The hospital was just ahead of them now. Franca thought one more prayer for her brother’s recovery, as she turned into the hospital’s entrance.
“What do you mean, ‘how do we know?'” Priscilla asked their father patiently. “Dave called us, and said-” Priscilla paused. Her tone changed from calm and patient to short and icy with her next sentence. “What do you mean, ‘mom will meet us?'” Priscilla scoffed and gave me her Are you kidding me? look through a side glance. Anger entered my sister’s voice, “Dad, this has gone on long enough. He is your son. Come with mom,” she paused again as our father responded. Priscilla flushed, and her voice shook with equal parts disbelief and rage. “Yeah, well, dad, fine. Just know that it’s probably your fault that Chris in the hospital to begin with.” She ended the call.
I almost hit a parked car as I whipped my head around to stare wide-eyed at my sister.
“What?” Priscilla asked, exasperated.
“Nothing- no, it’s just, I can’t believe you said that to dad.”
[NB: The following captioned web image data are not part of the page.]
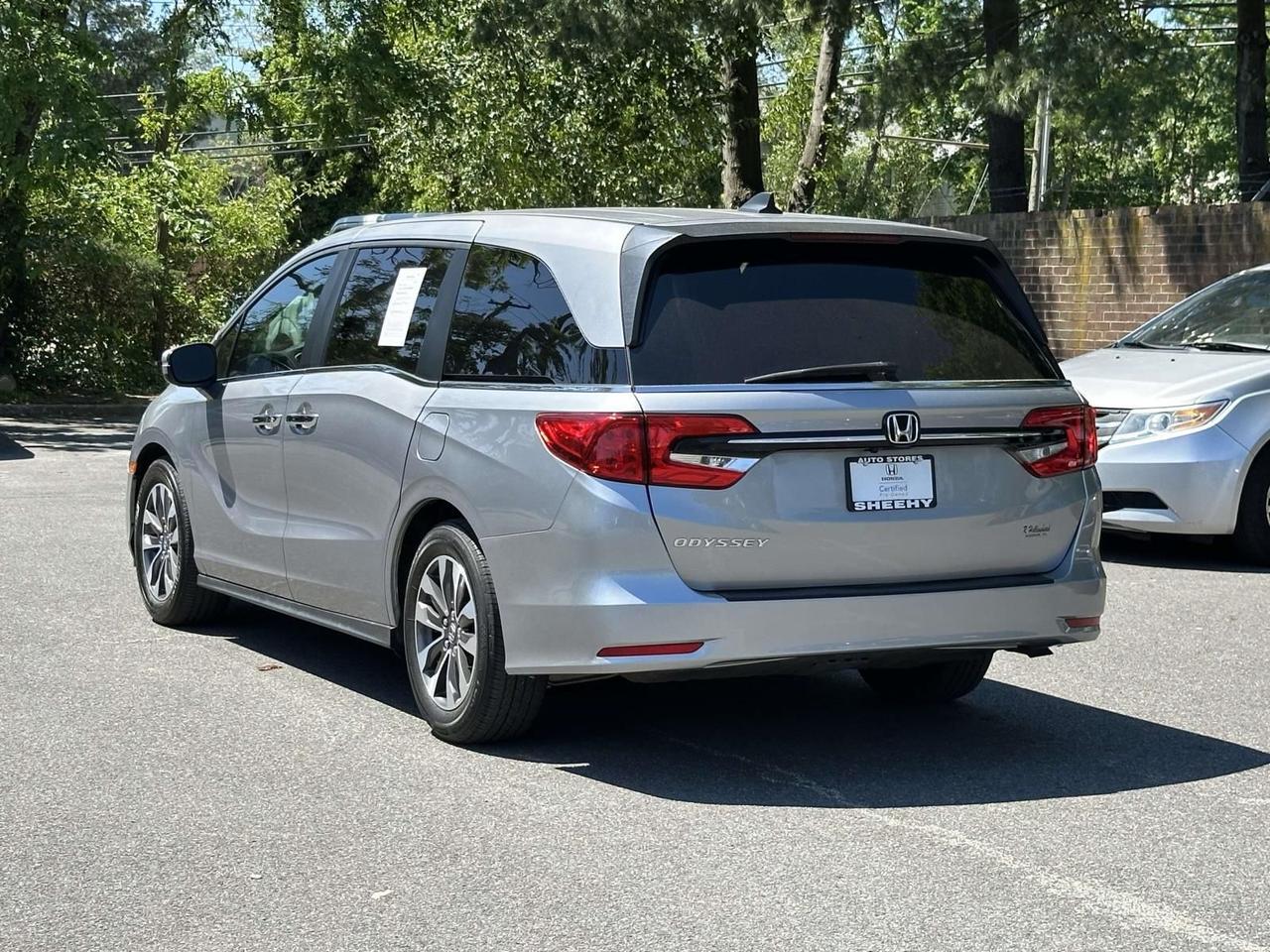 2023 Honda Odyssey EX-L Alexandria VA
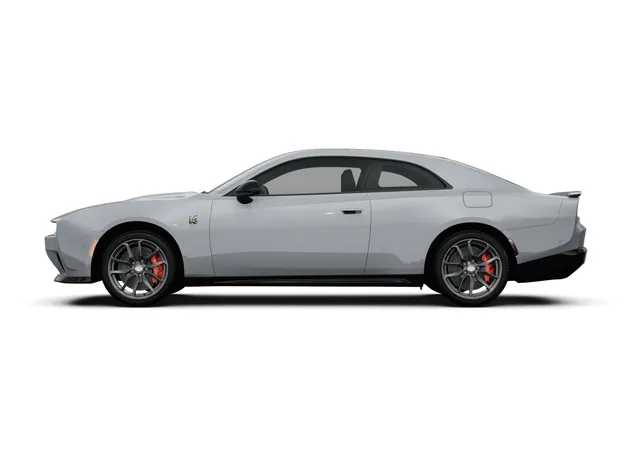 2024 Dodge Charger Daytona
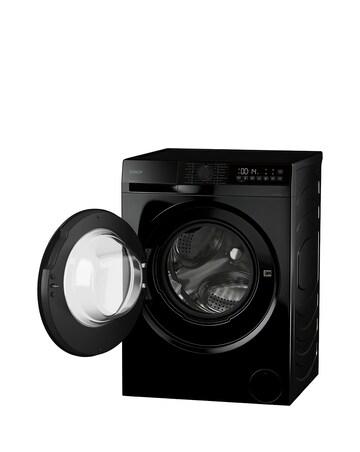Candy Quick Pro GD 49B10B-80 9kg- Black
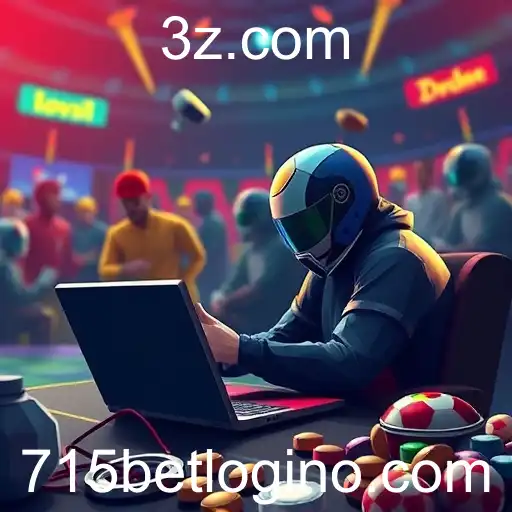 Expansão dos Jogos de Azar no Brasil em 2026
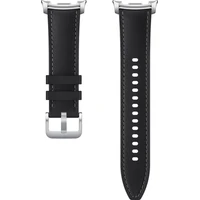 Samsung Hybrid Band remienok Galaxy Watch8 (S/M/L) čierny - Remienky
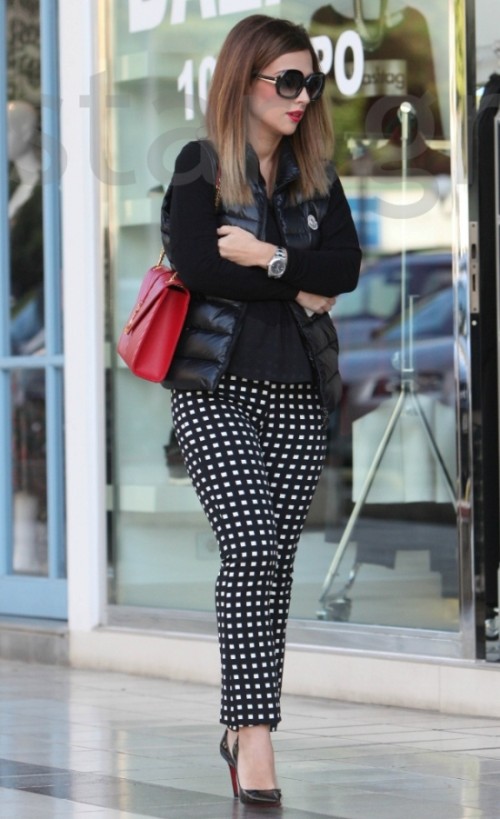 View the Top Marianna Ntouvli Clips- High Quality Video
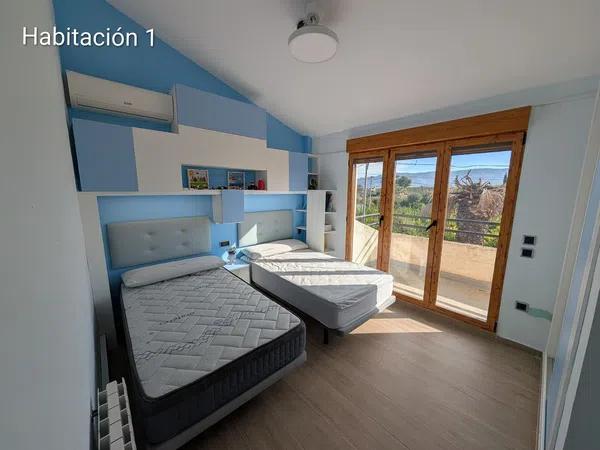 Casa independiente en avenida de la Libertad, 14 - Foto 17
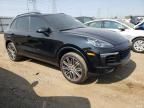 2018 Porsche Cayenne S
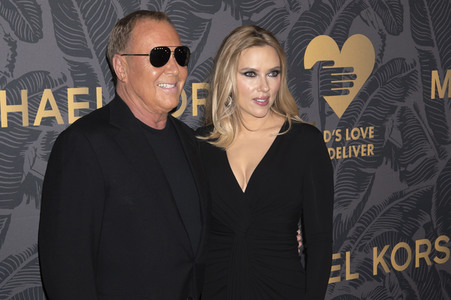 Golden Heart Awards 2023 in New York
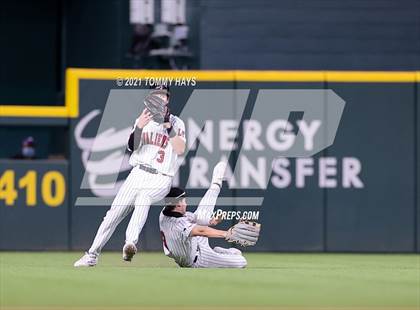 Thumbnail 3 in Lake Travis vs Marcus (Dragon Classic) photogallery.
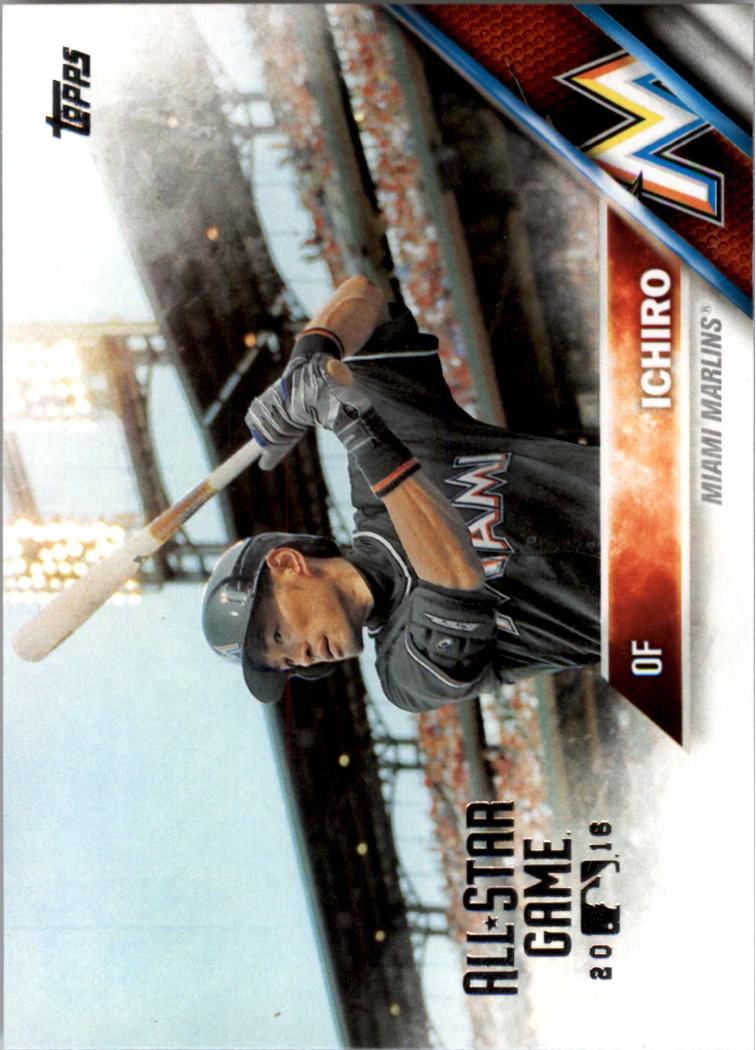 2016 Topps All-Star Game Silver 502-701 (you pick) - Picture 310 of 313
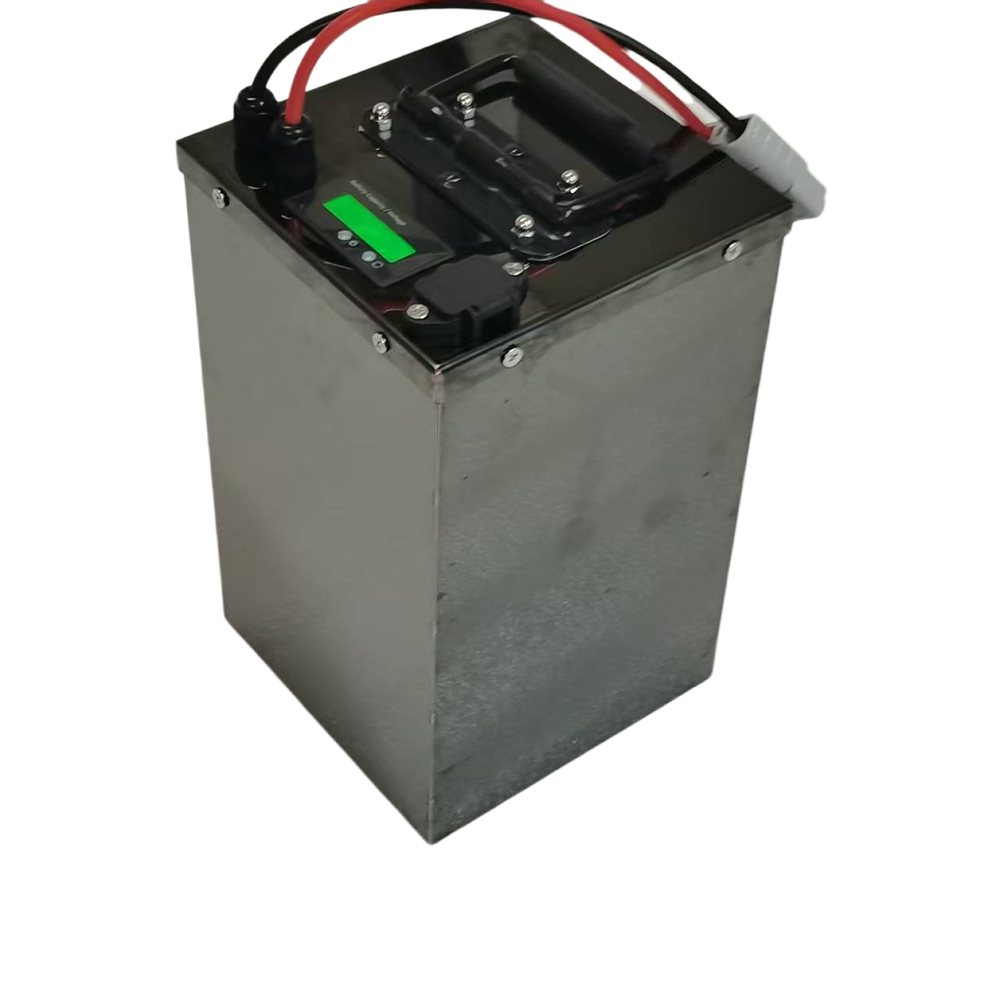 20S 72v 60Ah แบตเตอรี่ลิเธียมโ - 72V 40Ah Lifepo4 Battery Pack บทวิจารณ์และราคา
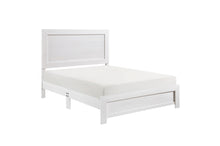 1534WH-1 Queen Bed in a Box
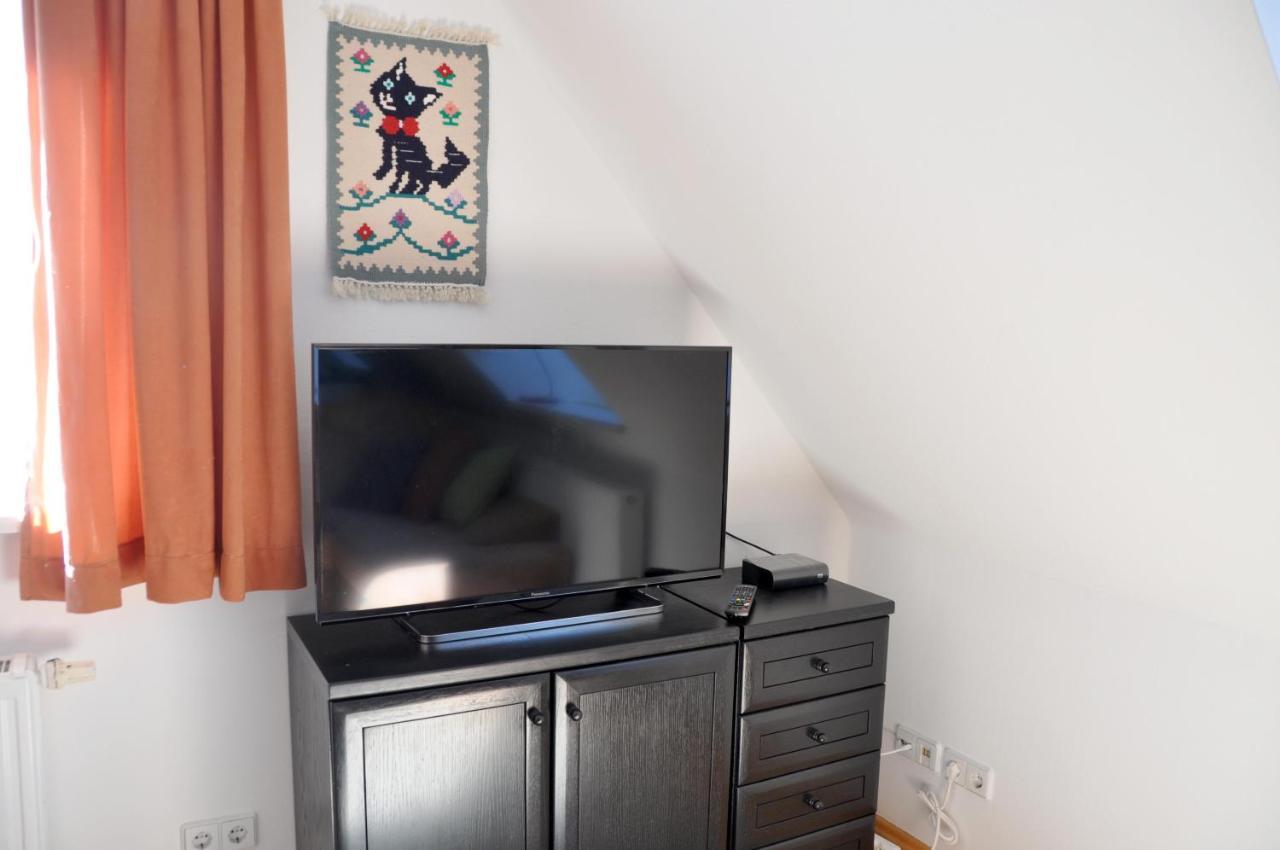 Atelier Gruenfink Ferienwohnung Clausnitz 외부 사진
“Yeah, well, usually I talk to him like his daughter, but today I had to talk to him like a parent.” In that moment, my father- the man my sister thought hung the moon- was just another person, focused on all the wrong things. “Would you park already?” she asked, frustrated.
I pulled into the next available spot, and we raced for the hospital’s entrance.
*This is a work of fiction. Names, characters, businesses, places, events, locales, and incidents are either the products of the author’s imagination or used in a fictitious manner. Any resemblance to actual persons, living or dead, or actual events is purely coincidental.